Comparison areas, also known as reference areas or benchmark areas, are additional sampling locations established in rangeland inventory or monitoring programs to isolate the effects of land use from other natural events (especially weather factors) influencing vegetation responses. Therefore, comparison areas are usually chosen at localities with minimal management impacts, such as livestock exclosures or sites distant from water points. In other situations, fenceline contrasts reveal useful cues to separate the effects of land use from weather conditions.
Credible interpretations of land use impacts depend upon the selection of comparison areas that are representative of corresponding key areas or critical areas, partially realized by restricting sampling locations to the same range site. Problems of variability within a range site could be overcome by including multiple comparison areas, although this is seldom practical within the scope of time and budgetary constraints associated with most land evaluation programs.

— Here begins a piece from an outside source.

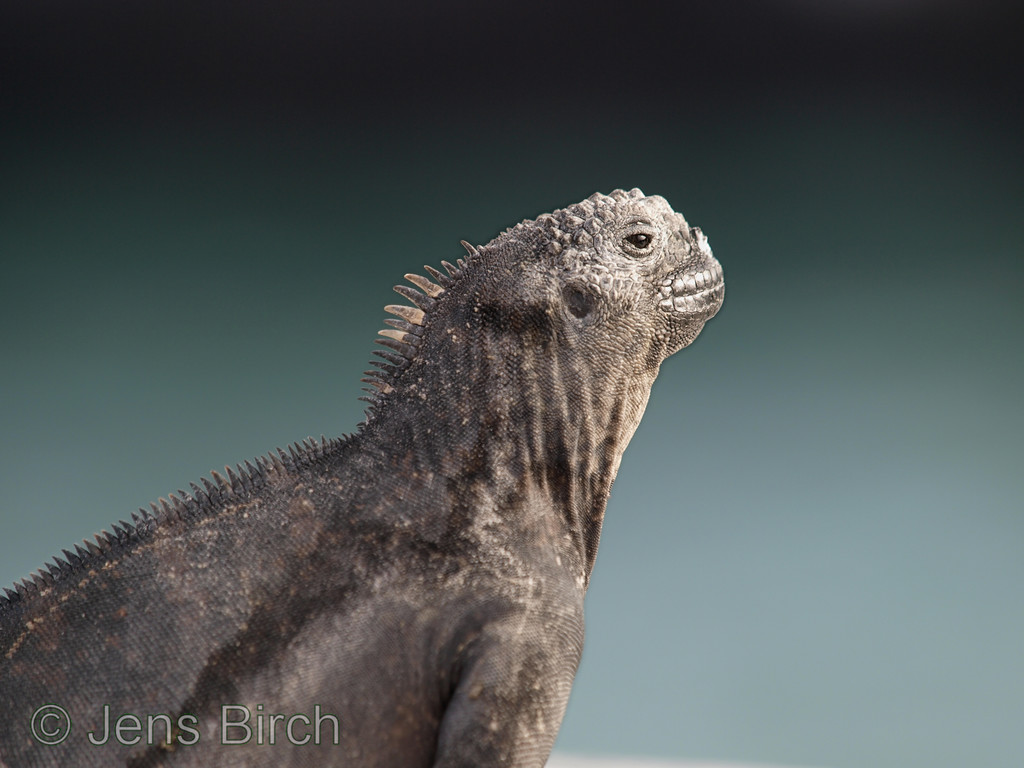 A marine iguana - one of the iconic and andemic species of Galapagos can be photographed already in the main town Porto Ayora.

References and Further Reading
Bureau of Land Management. 1996. Sampling vegetation attributes. Interagency Technical Reference, BLM/RS/ST-96/002+1730. p 6.
Smith, E.L., and G.B. Ruyle. 1991. Considerations when monitoring rangeland vegetation. G.B. Ruyle. (ed). Some methods for monitoring rangelands and other natural area vegetation. University of Arizona, College of Agriculture, Extension Report 9043. pp 2-3.
Wilson, A.D. 1984. Points of reference in the assessment of change in vegetation and land condition. Australian Rangeland Journal 6:69-74.